Ongoing performance management is touted as the next big thing in the world of business and human resources. It’s the strategy used by leading companies across the globe, including Google, Deloitte and Accenture. These and other organizations are ditching annual reviews and ratings systems for frequent feedback sessions without ranks or grades. But how much of the conversation surrounding ongoing performance management is hype, and how much is true?
The Center for Effective Organizations surveyed over 200 different businesses to see just how such companies and their employees react to new performance management techniques. Specifically, the Center studied how organizations use ongoing performance feedback, rating-free reviews and crowd-sourced feedback. It found that the majority of organizations – 237 out of 244, or 97 percent – used ongoing feedback as the groundwork for their revitalized performance management strategy.
It’s not hard to imagine why – when compared to the other three, ongoing performance management has the fastest impact and is most easily observed by employees. By switching from an annual review to frequent check-ins, businesses make it evident they’re looking for a way to improve employee development. What’s more, they can take steps to improve and reward performance in real time rather than waiting for a meeting scheduled once every year. In fact, this real-time aspect was one of the primary reasons the companies surveyed switched to cutting-edge performance management strategies.
Why Ongoing Performance Management Works
The trend of switching from older performance development™ methods to modern management techniques is apparent, but is it working?
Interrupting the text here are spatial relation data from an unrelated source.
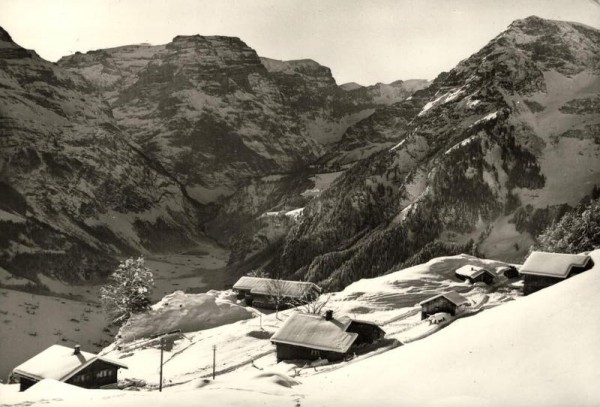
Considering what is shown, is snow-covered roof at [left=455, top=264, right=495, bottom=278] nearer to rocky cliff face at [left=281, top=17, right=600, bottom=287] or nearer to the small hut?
the small hut

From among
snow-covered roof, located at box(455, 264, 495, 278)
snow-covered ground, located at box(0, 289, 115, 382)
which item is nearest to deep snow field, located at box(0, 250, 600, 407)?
snow-covered roof, located at box(455, 264, 495, 278)

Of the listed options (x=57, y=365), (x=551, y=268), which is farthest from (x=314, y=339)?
(x=551, y=268)

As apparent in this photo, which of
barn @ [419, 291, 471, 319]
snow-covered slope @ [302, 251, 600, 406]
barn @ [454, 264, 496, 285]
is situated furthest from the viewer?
barn @ [454, 264, 496, 285]

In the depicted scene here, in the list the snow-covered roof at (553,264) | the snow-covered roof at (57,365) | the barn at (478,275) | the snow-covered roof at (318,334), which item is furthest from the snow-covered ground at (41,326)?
the snow-covered roof at (553,264)

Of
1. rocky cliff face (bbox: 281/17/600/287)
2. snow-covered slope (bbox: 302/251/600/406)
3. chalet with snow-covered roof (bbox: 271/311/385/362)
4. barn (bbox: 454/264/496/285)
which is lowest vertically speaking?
chalet with snow-covered roof (bbox: 271/311/385/362)

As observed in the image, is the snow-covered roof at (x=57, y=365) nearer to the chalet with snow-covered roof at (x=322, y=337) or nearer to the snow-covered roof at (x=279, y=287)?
the chalet with snow-covered roof at (x=322, y=337)

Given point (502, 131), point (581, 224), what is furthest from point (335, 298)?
point (502, 131)

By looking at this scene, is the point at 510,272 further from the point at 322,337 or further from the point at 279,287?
the point at 322,337

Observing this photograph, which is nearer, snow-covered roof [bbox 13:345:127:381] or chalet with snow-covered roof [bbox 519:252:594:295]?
snow-covered roof [bbox 13:345:127:381]
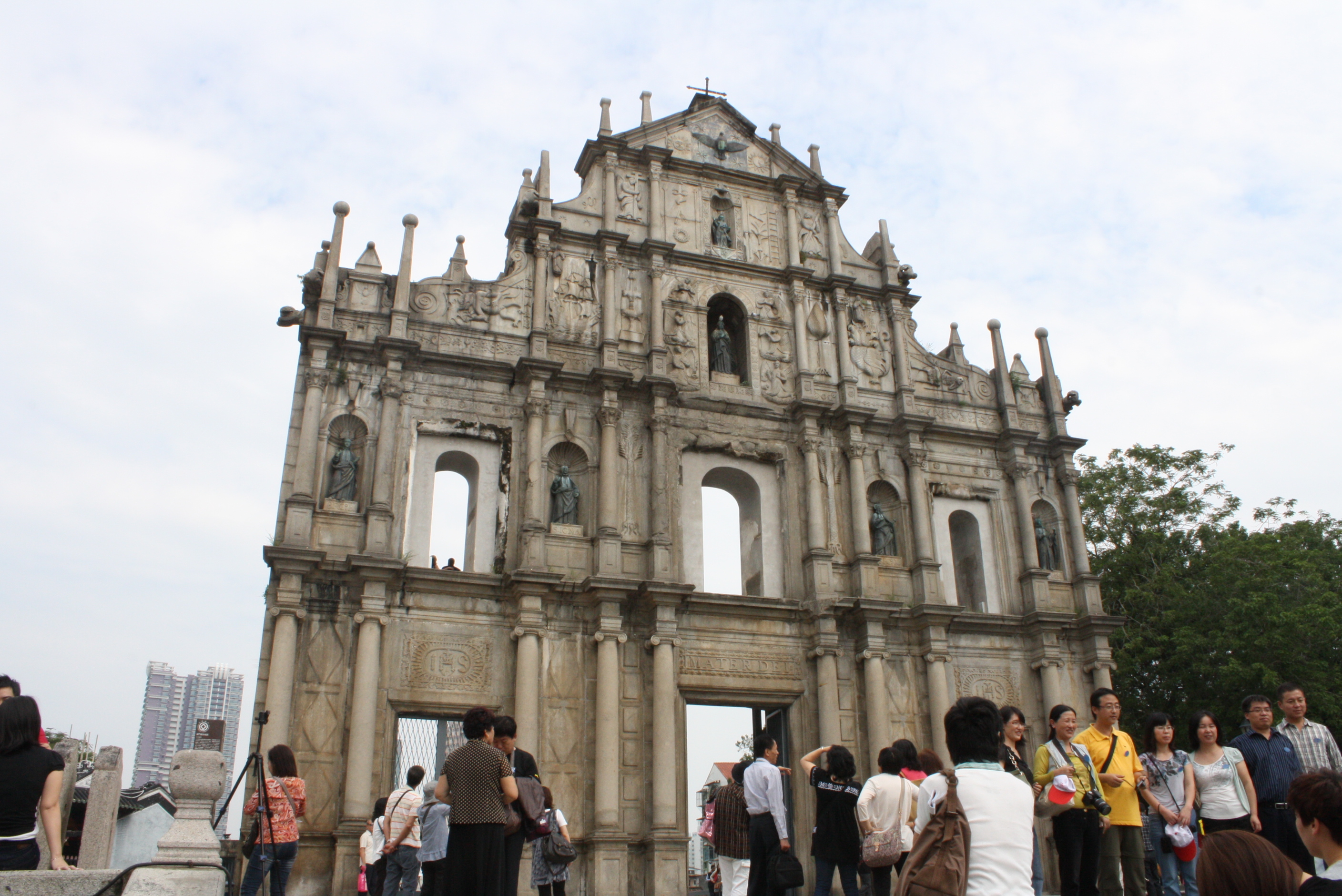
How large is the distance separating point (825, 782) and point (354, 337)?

In short, yes. Survey respondents said using ongoing feedback and other methods enabled them to better provide useful observations and improve employees’ skills and performance. This is perhaps the biggest benefit of modern performance management styles. By holding regular conversations with individuals and eliminating the anxiety-inducing performance ratings, employees can easily accept and apply the feedback they receive. They and their managers become more engrossed in their development, and the recurring check-ins and progress evaluations lead to greater productivity overall.
There are many real-life examples of how ongoing performance management produces great results. One of the most recent is at SAP, an international software company. According to Human Resources Director Magazine, SAP’s recently launched performance management strategy, known as SAP Talk, leads to high-quality conversations among 90 percent of the first employees to adopt it. SAP Talk began in Australia in May 2016, and the company hopes to bring the method worldwide in 2017.
In just a few short years, ongoing performance management spread rapidly across the business landscape. Still, this brief period is just enough time for companies to see improvement and grow satisfied with the strategy’s results.